Please solve the following 2 questions and explain the steps to me and show work. I can tip via paypal or w/e is easy for you.

Following lease footnote disclosure is provided by the Company:

Note 5.Lease Commitments

The Company leases some of its facilities and equipment under various operating and capital leases.The lease agreements frequently include renewal and purchase provisions and require the Company to pay taxes, insurance, and maintenance costs.

Total rental expense under operating leases was $11,244,000, $9,986,000, and $8,854,000 in 2014, 2015, and 2016, respectively.

The following is a schedule of future minimum lease payments under capital leases and rental payments required under long-term operating leases at the end of the 2016 fiscal year (in $ thousands):

Fiscal years

Operating Leases

Capital leases

2017

$8,494

$121

2018

6,835

2019

4,952

2020

4,740

2021

5,020

Later years

17,850

Total

$47,891

$121

Less amount representing interest

(11)

Present value of minimum lease payments

$110

Assume that all lease payments are made at the end of the year.

(Required)

1.Estimate the interest rate implicit in the company's capital lease obligation.

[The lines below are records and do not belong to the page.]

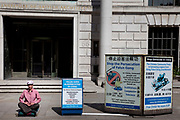 Falun Gong permanent protest opposite the Chinese Embassy on Portland Place, London.Peacefully protest in meditation 24/7 since 2002. A very spiritual demonstration against an oppressive regime. Flun gong claim the following: On July 20, 1999, the Chinese Communist Party (CCP) launched the persecution against Falun Gong. Over the last nine years, 3,168 Falun Gong practitioners have lost their lives, many tortured to death; 75 of them were people in their eighties, and the youngest was only 8 months old. Thousands of practitioners are currently jailed and being tortured in forced labour camps, detention centres and prisons. The CCP even harvests organs from living Falun Gong practitioners for profit.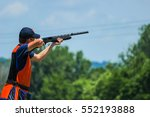 Small photo of Young man skeet shooting outdoors; shooting clay pigeon targets at gun club with airborne casing and copy space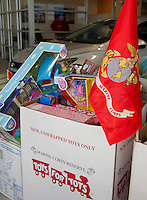 The Toys for Tots boxes filled with donated toys at Cantin's Chevrolet on Tuesday morning.  (Karen Bobotas/for the Laconia Daily Sun)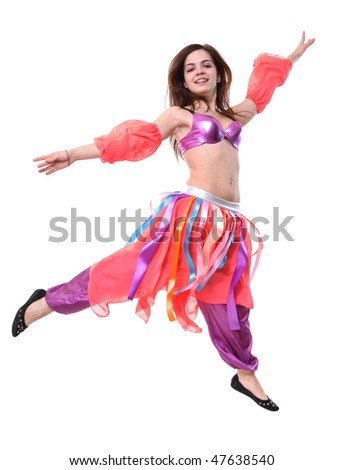A portrait of a pretty girl dancing in a fancy costume - stock photo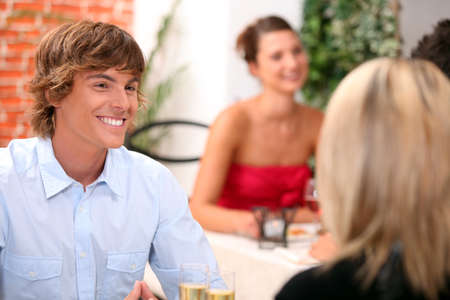 eat out: Young man on a date in a restaurant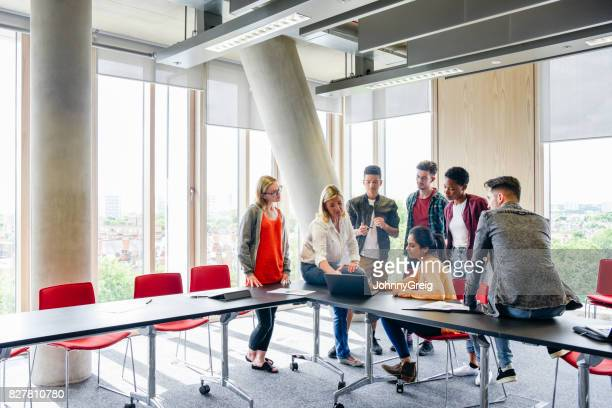 Group of students around table with laptop, teacher explaining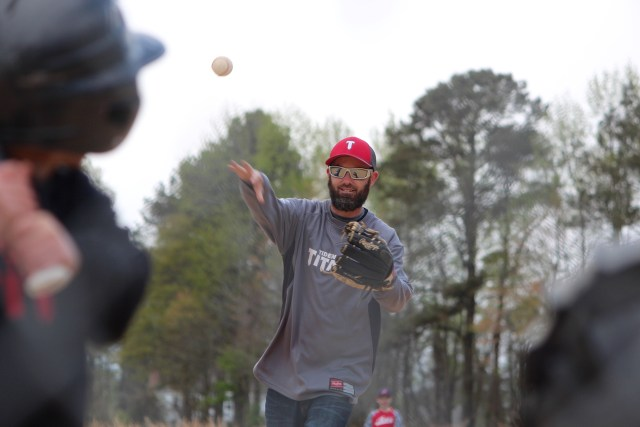Derrick Howell, a coach of the Tidewater Titans, pitches during a game at the baseball field on his property in Blackwater in April. [John-Henry Doucette/The Princess Anne Independent News]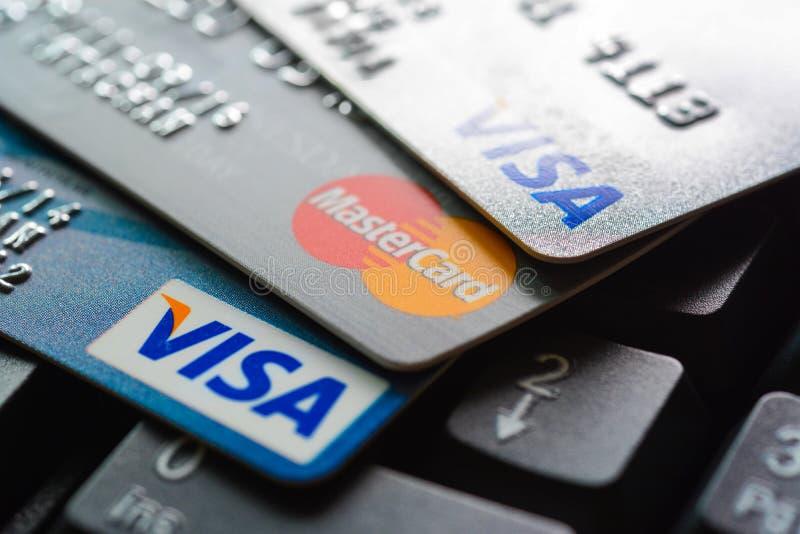 Os cartões de crédito no teclado de computador com VISTO e MasterCard marcam logotipos fotos de stock royalty free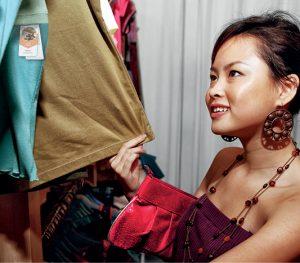 Woman looking at fabric,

  1. Use the interest rate in (1) to estimate the present value of the operating lease payments as of the end of the 2016 fiscal year.When doing so, assume that the payments due after 2021 are equal and will be made over a four-year period.
  2. Indicate (higher, lower, or no change) & briefly explain the impact on the Company's 2016 interest coverage, debt-to-equity ratios, ROA, CFO (operating cash flow), and CFF (financing cash flow), if the operating leases were instead accounted for as capital leases in 2016.

Problem 2 (50%)

The following pension footnote disclosure is provided by the Company:

Note 8: Pension

The company has a defined benefit pension plan covering substantially all of its employees.Pension benefits are based on employee service years and the employee's compensation during the last two years of employment.The company contributes annually the maximum amount permitted by the federal tax code.Plan contributions provide for benefits expected to be earned in the future as well as those earned to date.The following reconciles the plan's funded status and amount recognized in the balance sheet at December 31, 2016 ($ in 000s).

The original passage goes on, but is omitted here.